Now Hiring, hiring today, sign-on bonus: those are some of the signs you see in restaurant windows and retail stores. But with longing staffing shortages, employers are having to turn to technology to bridge the gap.
It could be a window into the future; robots can serve customers, clean the tables and even mix drinks.
They don’t come cheap, but the owner of Brooks Grill and Tavern at 2220 Logan Blvd N, Suite 805, in Collier County, said it’d pay for itself pretty quickly.
Customers say they can’t get enough of their new server. Jean Gifts, a Brooks Burgers customer, said, “Oh, I thought it was cute, I really thought it was neat,” when she saw it in action for the first time.
“I think the coolest thing is in addition to bringing the food; the robot can also talk to you.
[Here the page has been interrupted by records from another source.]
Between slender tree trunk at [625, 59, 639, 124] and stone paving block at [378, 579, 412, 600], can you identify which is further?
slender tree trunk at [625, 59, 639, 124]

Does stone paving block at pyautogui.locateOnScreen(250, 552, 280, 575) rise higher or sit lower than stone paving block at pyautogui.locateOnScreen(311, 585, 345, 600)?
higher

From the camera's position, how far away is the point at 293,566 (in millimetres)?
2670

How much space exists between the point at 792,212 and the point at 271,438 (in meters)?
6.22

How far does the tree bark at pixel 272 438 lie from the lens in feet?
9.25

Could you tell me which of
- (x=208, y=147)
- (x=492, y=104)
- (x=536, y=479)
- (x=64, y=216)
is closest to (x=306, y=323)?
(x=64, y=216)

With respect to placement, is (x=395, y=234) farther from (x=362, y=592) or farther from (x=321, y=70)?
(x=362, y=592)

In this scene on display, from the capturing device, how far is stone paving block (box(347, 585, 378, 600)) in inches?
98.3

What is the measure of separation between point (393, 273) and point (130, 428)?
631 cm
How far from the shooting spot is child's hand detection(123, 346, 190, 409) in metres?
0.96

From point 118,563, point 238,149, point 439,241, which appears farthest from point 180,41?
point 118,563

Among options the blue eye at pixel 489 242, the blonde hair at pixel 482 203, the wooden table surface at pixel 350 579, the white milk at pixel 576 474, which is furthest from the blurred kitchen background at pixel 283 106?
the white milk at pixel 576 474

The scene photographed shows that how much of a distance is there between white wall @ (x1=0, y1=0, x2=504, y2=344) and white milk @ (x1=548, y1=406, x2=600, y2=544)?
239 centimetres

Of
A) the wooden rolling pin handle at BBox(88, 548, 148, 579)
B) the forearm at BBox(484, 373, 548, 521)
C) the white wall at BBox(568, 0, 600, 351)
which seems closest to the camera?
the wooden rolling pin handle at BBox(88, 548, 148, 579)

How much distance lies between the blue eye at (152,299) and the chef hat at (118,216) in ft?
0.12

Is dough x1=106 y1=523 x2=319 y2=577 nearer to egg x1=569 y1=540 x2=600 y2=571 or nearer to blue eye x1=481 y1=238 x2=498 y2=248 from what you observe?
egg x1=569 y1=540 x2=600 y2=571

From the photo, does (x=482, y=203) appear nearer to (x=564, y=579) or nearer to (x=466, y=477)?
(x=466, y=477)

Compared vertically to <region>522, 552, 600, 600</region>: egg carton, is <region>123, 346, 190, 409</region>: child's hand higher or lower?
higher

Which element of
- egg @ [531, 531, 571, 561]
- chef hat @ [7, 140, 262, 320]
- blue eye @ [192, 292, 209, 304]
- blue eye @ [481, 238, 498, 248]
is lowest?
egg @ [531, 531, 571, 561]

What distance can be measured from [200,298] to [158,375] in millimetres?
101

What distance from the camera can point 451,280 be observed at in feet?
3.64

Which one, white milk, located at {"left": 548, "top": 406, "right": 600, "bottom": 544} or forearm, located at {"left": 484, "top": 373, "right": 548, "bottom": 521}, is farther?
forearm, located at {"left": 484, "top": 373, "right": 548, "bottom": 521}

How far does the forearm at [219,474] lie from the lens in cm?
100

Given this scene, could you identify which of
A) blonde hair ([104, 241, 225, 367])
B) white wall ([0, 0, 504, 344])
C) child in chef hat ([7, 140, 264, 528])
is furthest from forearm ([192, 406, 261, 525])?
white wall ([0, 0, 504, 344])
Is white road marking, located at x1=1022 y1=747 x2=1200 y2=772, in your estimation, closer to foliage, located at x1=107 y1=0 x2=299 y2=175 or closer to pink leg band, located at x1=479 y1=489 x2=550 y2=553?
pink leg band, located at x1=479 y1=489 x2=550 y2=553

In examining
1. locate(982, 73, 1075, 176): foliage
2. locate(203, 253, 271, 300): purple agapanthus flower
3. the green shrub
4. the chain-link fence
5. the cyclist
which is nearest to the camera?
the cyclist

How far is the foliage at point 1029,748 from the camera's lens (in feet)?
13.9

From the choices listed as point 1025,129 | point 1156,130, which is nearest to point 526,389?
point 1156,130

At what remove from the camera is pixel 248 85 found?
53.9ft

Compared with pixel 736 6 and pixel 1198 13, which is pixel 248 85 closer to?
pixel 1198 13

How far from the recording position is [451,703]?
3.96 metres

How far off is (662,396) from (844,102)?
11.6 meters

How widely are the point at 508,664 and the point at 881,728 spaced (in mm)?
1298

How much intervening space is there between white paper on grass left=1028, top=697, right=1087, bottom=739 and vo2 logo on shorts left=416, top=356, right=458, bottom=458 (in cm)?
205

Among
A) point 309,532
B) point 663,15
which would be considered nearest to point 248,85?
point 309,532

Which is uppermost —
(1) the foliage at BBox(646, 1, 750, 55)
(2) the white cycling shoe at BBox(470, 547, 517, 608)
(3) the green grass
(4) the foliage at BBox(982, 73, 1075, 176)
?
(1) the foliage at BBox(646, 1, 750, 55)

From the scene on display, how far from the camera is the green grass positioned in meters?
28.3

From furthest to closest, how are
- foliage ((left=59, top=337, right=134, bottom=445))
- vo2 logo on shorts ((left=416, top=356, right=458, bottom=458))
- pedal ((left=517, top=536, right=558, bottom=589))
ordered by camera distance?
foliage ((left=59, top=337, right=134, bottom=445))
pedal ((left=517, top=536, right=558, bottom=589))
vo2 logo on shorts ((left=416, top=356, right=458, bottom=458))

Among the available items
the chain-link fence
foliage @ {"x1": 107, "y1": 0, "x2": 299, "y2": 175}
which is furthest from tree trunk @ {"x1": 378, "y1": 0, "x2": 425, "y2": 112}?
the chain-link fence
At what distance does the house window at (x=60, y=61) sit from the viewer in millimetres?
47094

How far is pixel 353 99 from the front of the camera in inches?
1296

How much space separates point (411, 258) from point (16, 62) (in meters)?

I’ve even seen some people patting it, and it kind of purrs like a cat and makes little comments you and stuff, so it’s entertainment with your meal,” explained customer Adam Hobson, a regular.
It’s fun for customers Brooks said with a lack of staff and no lack of customers, the robot was a solution to his problems.
They said they were closing 30% of their restaurant almost every night because they didn’t have staff. But now the servers have an extra hand, and the grill and tavern can run at full capacity.
Brooks Grill and Tavern server Steven Campbell explained, “You could take out one thing instead of taking like three people to run one thing of food. Just send them a bill bot and it gets done.”
The robot can work for 15 hours straight and can handle up to three tables at a time. Todd Brooks said he has eight robots in his three restaurants. A bus bot is on its way and he’s looking into an automated bartender.
The server robot runs $15,000 each, but Brooks said if it can allow him to serve more customers, it’s worth it.